Beliau mengenang pengalamannya sebagai anggota legislator 30 tahun yang lalu dan kini menjabat sebagai Ketua Yuan Legislatif, merasakan betapa berharganya nilai demokrasi. Pada masa sidang ini, 40 rancangan undang-undang, 3 rancangan perjanjian, dan 2 rancangan resolusi telah disahkan, yang merupakan hasil kerja keras bersama dari semua anggota partai.
Pada tanggal 16 Juli 2024, Yuan Legislatif mengadakan rapat pleno terakhir untuk masa sidang ini dan menyelesaikan pembahasan sejumlah RUU. Revisi UU Pencegahan Pencucian Uang, yang merupakan RUU pelengkap untuk UU Pemberantasan Penipuan, dan UU Acara Pidana yang menetapkan Bab Khusus tentang Penyelidikan Teknologi, serta UU Dasar Penduduk Imigran Baru telah disahkan dalam pembacaan ketiga.
Ketua Yuan Legislatif, Han Kuo-yu, menyampaikan pidato setelah RUU selesai dibahas dalam rapat pleno. Beliau menyatakan bahwa masa sidang ini memberikan banyak pembelajaran dan pengalaman berharga bagi semua pihak. Dengan tidak satu pun dari tiga partai politik yang mendominasi parlemen dan hampir setengahnya adalah anggota legislator baru, sehingga perselisihan dan gesekan tak terhindarkan.

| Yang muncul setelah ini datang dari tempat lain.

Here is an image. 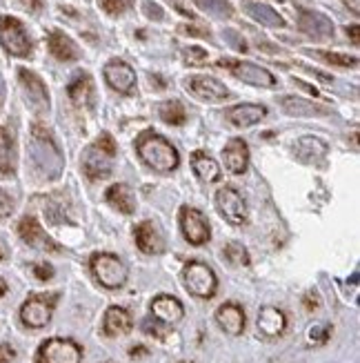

"Kita pernah bertengkar, berdebat, dan saling tarik menarik, tetapi kita juga menunjukkan kehangatan, persatuan, dan kerja sama," ujarnya.
Han Kuo-yu mengenang, lebih dari 30 tahun yang lalu, ia pertama kali menjabat sebagai anggota legislator dan menginterogasi para pejabat dengan penuh semangat dan idealisme, bertekad untuk mengawasi lembaga eksekutif secara ketat.
"Tiga puluh tahun kemudian, duduk di kursi ketua dan menyaksikan interaksi antara legislator dan pejabat, saya benar-benar merasakan betapa berharganya nilai demokrasi," ujarnya.
Ia menambahkan bahwa perdebatan, usaha, dan konflik selama masa sidang ini telah membuahkan hasil yang memuaskan.
Han Kuo-yu merinci bahwa selama masa sidang ini, ada 55 rancangan undang-undang telah disahkan, termasuk 40 RUU, 3 rancangan perjanjian, 2 rancangan resolusi, dan 10 rancangan lainnya.
RUU-RUU ini mencakup empat bidang utama, meliputi perlindungan hak rakyat, peningkatan pengobatan regeneratif, pemberantasan penipuan, dan penguatan perlindungan ekosistem laut serta kesejahteraan tentara dan pekerja.
Ia menyimpulkan bahwa pencapaian ini merupakan hasil kerja keras bersama dan patut dibanggakan.